Laiklik, din ve devlet işlerinin birbirinden ayrılması ve yine toplumsal ve kültürel alanın bütünüyle dinsel tezahürlerden arındırıl­ması olduğu kadar, devletin bütün inançlara karşı aynı uzaklıkta durması, sosyal yaşamın eğitim, aile, ekonomi, hukuk, görgü kuralları, kıyafet vb. gibi yönlerinin din kurallarından ayrılarak, zama­na ve yaşamın zorunluluklarına göre belirlenmesidir.

Laik devlet, kendisini dinle temellendirmeyen, hukukunu oluştururken kendini dinin buyrukları ile bağlı saymayan, vatandaşları arasında vicdani ve dini kanaatlerine göre ayrım yapmayan, din ve dindarlar ile dindar olmayanlar üzerinde baskı kur­mayan devlet demektir. Bu özelliği gereği laiklik, din ve mezhepler karşısında tarafsızlık ve toplumsal bir barış ilkesi olduğu kadar, farklı görüş ve inançtaki kişilerin bir arada yaşamasının da temelidir. Laiklik demokrat olmanın gereği olduğu kadar, demokrat olmak da laik olmanın gereğidir.

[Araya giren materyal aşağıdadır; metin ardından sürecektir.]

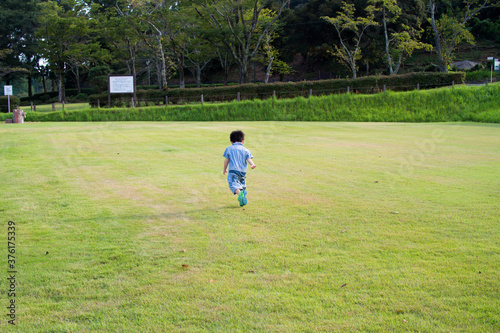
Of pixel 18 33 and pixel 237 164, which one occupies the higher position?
pixel 18 33

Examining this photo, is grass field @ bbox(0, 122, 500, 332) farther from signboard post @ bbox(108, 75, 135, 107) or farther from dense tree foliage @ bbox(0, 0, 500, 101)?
dense tree foliage @ bbox(0, 0, 500, 101)

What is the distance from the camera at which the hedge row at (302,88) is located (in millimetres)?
33625

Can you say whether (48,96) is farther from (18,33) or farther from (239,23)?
(239,23)

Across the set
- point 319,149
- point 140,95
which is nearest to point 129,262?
point 319,149

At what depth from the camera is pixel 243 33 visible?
146 feet

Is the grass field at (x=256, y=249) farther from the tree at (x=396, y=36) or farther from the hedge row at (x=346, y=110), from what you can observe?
the tree at (x=396, y=36)

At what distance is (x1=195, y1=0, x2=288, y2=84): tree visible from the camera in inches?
1671

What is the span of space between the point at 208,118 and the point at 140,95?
9.94 m

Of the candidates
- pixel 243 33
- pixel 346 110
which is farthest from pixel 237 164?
pixel 243 33

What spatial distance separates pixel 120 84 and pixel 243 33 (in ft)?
50.8

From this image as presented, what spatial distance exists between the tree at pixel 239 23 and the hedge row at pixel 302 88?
896 cm

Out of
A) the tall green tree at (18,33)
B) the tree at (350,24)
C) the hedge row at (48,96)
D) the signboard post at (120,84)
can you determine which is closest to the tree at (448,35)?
the tree at (350,24)

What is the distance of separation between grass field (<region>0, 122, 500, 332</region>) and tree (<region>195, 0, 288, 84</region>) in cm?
3561

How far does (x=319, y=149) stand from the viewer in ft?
44.3
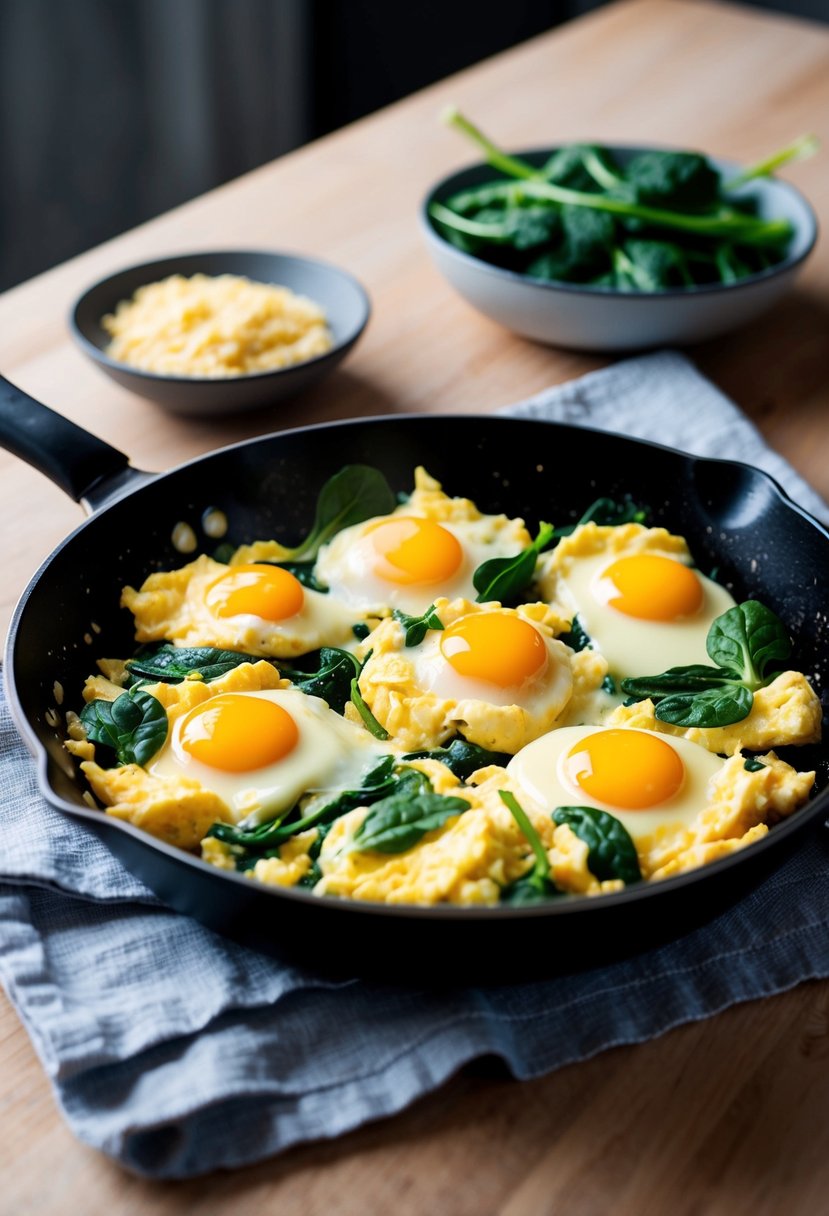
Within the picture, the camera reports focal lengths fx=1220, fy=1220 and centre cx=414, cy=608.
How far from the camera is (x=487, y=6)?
243 inches

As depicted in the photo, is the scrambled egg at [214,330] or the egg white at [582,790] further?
the scrambled egg at [214,330]

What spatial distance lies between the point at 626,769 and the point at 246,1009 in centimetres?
59

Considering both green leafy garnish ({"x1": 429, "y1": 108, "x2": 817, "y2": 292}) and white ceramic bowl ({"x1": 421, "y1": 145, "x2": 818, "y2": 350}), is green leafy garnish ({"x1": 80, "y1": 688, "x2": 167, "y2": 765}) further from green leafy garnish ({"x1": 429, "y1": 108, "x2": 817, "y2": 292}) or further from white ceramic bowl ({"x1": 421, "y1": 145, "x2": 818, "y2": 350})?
green leafy garnish ({"x1": 429, "y1": 108, "x2": 817, "y2": 292})

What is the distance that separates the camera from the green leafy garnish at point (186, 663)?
1914 millimetres

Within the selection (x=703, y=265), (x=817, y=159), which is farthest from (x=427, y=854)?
(x=817, y=159)

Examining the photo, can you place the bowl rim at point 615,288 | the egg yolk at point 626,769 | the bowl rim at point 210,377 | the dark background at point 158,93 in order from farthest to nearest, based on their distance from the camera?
the dark background at point 158,93
the bowl rim at point 615,288
the bowl rim at point 210,377
the egg yolk at point 626,769

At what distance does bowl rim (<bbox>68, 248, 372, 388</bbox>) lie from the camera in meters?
2.51

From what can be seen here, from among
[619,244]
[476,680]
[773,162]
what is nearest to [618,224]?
[619,244]

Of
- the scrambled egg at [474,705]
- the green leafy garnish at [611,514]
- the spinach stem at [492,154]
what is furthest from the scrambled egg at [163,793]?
the spinach stem at [492,154]

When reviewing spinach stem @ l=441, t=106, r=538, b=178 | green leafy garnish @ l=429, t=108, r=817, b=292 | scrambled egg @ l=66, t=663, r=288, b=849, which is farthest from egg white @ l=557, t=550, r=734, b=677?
spinach stem @ l=441, t=106, r=538, b=178

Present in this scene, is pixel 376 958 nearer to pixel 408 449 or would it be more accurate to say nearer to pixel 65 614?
pixel 65 614

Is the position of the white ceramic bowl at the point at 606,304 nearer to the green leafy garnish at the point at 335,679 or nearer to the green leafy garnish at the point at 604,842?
the green leafy garnish at the point at 335,679

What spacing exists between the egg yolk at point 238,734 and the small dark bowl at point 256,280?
976 millimetres

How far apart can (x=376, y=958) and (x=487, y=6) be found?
19.4 feet
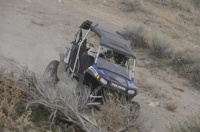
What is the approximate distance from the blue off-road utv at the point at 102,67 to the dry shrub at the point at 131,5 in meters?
12.7

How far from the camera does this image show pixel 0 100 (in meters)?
8.54

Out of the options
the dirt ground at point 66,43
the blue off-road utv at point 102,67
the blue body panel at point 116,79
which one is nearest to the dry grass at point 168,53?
the dirt ground at point 66,43

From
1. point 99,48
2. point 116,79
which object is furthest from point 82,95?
point 99,48

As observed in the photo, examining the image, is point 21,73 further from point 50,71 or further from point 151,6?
point 151,6

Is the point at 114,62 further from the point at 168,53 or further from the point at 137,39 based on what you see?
the point at 137,39

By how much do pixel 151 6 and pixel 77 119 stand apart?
19352 mm

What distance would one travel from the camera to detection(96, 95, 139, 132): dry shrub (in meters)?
8.95

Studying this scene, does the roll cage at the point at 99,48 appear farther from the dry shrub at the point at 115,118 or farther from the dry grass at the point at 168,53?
the dry grass at the point at 168,53

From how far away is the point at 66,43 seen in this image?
57.2 feet

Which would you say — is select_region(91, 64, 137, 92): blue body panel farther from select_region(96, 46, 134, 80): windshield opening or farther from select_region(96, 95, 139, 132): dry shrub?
select_region(96, 95, 139, 132): dry shrub

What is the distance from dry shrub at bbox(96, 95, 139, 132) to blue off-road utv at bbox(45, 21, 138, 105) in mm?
739

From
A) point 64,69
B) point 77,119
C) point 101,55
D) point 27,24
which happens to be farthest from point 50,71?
point 27,24

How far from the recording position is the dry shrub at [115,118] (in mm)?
8945

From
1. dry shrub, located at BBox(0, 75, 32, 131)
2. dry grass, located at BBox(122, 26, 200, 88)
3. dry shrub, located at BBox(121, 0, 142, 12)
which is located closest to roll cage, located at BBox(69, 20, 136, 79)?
dry shrub, located at BBox(0, 75, 32, 131)
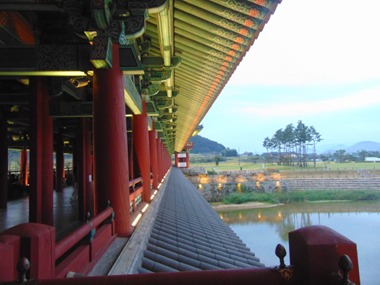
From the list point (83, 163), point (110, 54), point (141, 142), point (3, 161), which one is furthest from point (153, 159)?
point (110, 54)

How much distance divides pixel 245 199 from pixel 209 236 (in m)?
36.1

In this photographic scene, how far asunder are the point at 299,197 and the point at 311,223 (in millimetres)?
10983

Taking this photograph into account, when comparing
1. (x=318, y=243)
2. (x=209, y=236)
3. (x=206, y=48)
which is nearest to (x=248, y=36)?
(x=206, y=48)

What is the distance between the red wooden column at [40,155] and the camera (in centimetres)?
522

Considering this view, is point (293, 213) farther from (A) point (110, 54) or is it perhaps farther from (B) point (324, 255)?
(B) point (324, 255)

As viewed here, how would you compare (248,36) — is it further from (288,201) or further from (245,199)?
(288,201)

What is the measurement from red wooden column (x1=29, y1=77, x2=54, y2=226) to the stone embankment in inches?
1864

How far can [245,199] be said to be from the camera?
3934 centimetres

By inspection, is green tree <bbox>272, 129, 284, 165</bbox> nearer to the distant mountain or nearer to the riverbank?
the riverbank

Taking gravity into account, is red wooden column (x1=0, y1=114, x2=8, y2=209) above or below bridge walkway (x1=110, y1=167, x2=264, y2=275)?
above

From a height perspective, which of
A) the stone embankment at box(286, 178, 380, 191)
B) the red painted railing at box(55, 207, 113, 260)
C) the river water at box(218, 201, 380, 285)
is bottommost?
the river water at box(218, 201, 380, 285)

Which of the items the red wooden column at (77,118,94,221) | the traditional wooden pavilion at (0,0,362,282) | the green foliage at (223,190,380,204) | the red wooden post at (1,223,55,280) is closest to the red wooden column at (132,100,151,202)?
the traditional wooden pavilion at (0,0,362,282)

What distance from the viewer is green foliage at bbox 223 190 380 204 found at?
130 feet

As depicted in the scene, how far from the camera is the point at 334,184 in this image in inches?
1858
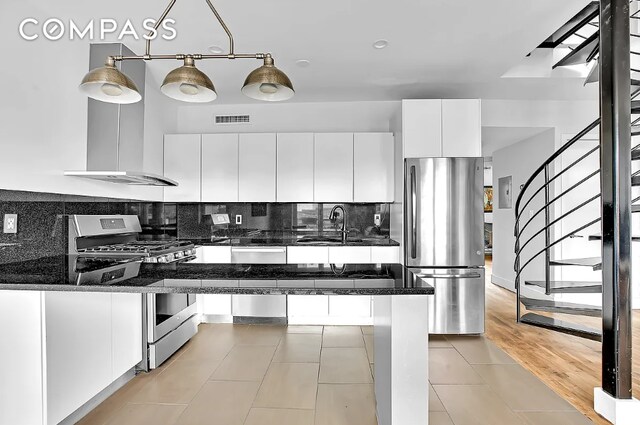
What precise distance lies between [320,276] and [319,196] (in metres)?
2.55

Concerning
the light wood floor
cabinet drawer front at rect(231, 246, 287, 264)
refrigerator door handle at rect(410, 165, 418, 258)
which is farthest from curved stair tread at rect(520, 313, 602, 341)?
cabinet drawer front at rect(231, 246, 287, 264)

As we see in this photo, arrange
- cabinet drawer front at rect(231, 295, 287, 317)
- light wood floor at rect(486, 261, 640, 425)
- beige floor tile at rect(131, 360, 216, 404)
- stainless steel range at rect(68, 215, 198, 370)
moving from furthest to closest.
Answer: cabinet drawer front at rect(231, 295, 287, 317) → stainless steel range at rect(68, 215, 198, 370) → light wood floor at rect(486, 261, 640, 425) → beige floor tile at rect(131, 360, 216, 404)

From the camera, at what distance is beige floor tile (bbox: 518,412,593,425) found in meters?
2.10

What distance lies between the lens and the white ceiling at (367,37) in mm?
2395

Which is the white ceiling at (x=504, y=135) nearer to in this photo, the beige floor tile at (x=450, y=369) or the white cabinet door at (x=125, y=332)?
the beige floor tile at (x=450, y=369)

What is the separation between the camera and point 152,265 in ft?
6.24

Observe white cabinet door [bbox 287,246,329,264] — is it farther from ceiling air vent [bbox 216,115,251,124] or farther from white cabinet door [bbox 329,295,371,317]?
Result: ceiling air vent [bbox 216,115,251,124]

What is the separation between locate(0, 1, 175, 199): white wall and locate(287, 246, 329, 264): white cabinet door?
1.92 meters

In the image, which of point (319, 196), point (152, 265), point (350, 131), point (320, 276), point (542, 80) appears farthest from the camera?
point (350, 131)

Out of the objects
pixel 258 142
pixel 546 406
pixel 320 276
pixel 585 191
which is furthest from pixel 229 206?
pixel 585 191

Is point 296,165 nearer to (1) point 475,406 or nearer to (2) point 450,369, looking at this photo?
(2) point 450,369

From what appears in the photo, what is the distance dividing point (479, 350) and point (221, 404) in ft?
7.52

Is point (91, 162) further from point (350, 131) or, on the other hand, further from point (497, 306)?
point (497, 306)

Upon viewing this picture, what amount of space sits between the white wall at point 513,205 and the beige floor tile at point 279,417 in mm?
3908
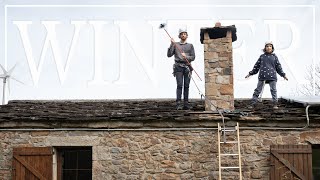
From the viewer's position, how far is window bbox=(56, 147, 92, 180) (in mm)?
9703

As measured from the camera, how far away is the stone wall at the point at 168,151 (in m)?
8.59

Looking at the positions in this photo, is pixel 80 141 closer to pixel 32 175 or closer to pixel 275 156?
pixel 32 175

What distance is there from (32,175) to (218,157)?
4.02m

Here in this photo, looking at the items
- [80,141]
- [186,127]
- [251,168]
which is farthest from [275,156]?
[80,141]

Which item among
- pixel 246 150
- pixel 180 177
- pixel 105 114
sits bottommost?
pixel 180 177

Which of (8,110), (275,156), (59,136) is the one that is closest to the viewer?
(275,156)

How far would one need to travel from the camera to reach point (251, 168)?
859 centimetres

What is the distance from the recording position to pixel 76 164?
9.87m

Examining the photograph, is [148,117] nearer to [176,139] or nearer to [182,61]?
[176,139]

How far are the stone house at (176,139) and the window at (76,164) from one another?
415mm

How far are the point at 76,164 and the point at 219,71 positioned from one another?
4084mm

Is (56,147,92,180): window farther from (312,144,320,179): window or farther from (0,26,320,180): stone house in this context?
(312,144,320,179): window

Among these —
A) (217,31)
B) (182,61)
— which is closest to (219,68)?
(217,31)

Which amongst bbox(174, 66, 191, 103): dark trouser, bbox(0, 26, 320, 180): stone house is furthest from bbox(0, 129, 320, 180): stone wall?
bbox(174, 66, 191, 103): dark trouser
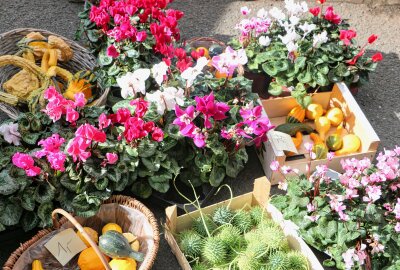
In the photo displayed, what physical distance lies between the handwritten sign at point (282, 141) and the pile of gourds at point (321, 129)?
0.15 metres

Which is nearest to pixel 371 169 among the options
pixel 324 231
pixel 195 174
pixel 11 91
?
pixel 324 231

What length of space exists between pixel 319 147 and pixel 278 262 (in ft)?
2.93

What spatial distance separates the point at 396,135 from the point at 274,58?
101cm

Demokrat olmanın ölçüsü, kimsenin kimseye karışmamasıdır. Esasen demokratik toplumlarda bu kimsenin haddi de değildir. Ama laik bir devlette, dinci güçlerin ve çevrelerin demokratik siyasi yaşamın içinde birer siyasi güç olmalarını kabul etmek de mümkün değildir.